Résumé: Le problème classique d'élimination des quantificateurs sur les réels est

connu pour être décidable depuis les travaux d'A. Tarski (1932). Du fait

de la multitude d'applications potentielles de ce problème, ces dernières

décennies ont vu d'importants efforts pour obtenir des algorithmes et

implantations performants permettant de le résoudre.

Il est connu que dans le pire cas, ce problème est de complexité doublement

exponentielle en le nombre d'alternances de quantificateurs. Il est donc

naturel de chercher des algorithmes dédiés à des situations moins générales

mais utiles dans les applications.

Nous montrerons ainsi comment exploiter certaines propriétés géométriques pour

obtenir des algorithmes efficaces sur une variante du problème général,

permettant par exemple l'analyse de schémas numériques pour les EDP.

Une première implantation de l'algorithme obtenu permet de résoudre des

problèmes inattegnables par les méthodes générales de résolution précédemment connues.

------------------------------------------------------------------------------------

Gilles Trombettoni (INRIA Sophia-Antipolis), "Introduction aux méthodes à intervalles pour la résolution de systèmes d'équations non linéaires"

Résumé : Cet exposé présente le schéma de résolution des systèmes de

contraintes (équations, inégalités) non linéaires utilisé par les

méthodes à intervalles. On présentera l'arbre de recherche utilisé

pour trouver l'ensemble des solutions ainsi que les trois catégories

d'algorithmes de filtrage/contraction permettant de simplifier

l'espace de recherche en temps polynomial: l'algorithme de Newton intervalles

issu de l'analyse numérique (par intervalles), les algorithmes de

programmation par contraintes et la relaxation linéaire.

--------------------------------------------------------------------------

Gilles Zémor (Institut de Mathématiques de Bordeaux)
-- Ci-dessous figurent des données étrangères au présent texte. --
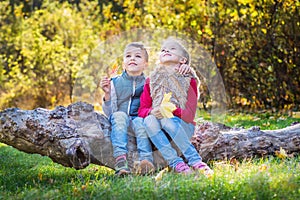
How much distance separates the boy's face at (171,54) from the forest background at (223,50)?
328 centimetres

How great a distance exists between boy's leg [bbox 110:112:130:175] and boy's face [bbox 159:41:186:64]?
1.82 ft

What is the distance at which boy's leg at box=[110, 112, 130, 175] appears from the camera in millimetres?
3971

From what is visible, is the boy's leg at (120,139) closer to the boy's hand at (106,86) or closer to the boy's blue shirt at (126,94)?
the boy's blue shirt at (126,94)

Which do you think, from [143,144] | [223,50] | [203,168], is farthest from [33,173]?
[223,50]

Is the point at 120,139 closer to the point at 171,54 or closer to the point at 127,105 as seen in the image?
the point at 127,105

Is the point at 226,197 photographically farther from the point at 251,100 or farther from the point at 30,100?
the point at 30,100

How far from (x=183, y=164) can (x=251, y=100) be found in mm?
5972

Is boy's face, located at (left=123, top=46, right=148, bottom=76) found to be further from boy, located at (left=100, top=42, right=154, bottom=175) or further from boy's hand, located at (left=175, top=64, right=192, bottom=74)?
boy's hand, located at (left=175, top=64, right=192, bottom=74)

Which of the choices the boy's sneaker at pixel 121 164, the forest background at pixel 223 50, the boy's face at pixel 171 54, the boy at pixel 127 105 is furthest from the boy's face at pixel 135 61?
the forest background at pixel 223 50

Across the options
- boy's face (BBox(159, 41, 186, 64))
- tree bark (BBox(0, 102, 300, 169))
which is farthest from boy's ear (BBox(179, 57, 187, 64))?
tree bark (BBox(0, 102, 300, 169))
Les graphes extenseurs (expander graphs) sont des familles de graphes pour lesquels
tout sous-ensemble de sommets X suffisamment distinct de l'ensemble complet
a un nombre de voisins au moins égal à cjXj pour une certaine constante c.
Cette propriété se caractérise par un large écart entre les première et seconde valeurs
propres du graphe. Les premières constructions de tels graphes remontent
aux années 1980 et ont trouvé de nombreuses applications depuis, principalement
dues à ce qu'ils ont des propriétés typiques de graphes aléatoires mais non
triviales à obtenir constructivement. Or justement, les meilleurs codes correcteurs
étant des codes aléatoires typiques, il est tentant d'essayer d'obtenir des
bonnes constructions de codes par l'intermédiaire de graphes extenseurs. L'idée
de construire des codes à l'aide d'un graphe et de petits codes linéaires constituants
remonte à Tanner (1981) et pris son plein essor en 1996 grâce à un travail
de Sipser et Spielman qui montrèrent, en s'appuyant sur la propriété d'expansion,
que l'idée de Tanner permet à la fois la construction de codes binaires asymptotiquement
bons et de garantir la correction d'un nombre d'erreurs proportionnel
en la longueur du code n, le tout en temps quasi-linéaire en n.
Nous présenterons cette construction ainsi qu'un certain nombre de variantes et
de développements récents. Cette approche peut être vue comme intermédiaire
entre le codage algébrique traditionnel et les méthodes plus modernes de décodage
itératif impliquant les codes à matrice de parité creuse (LDPC).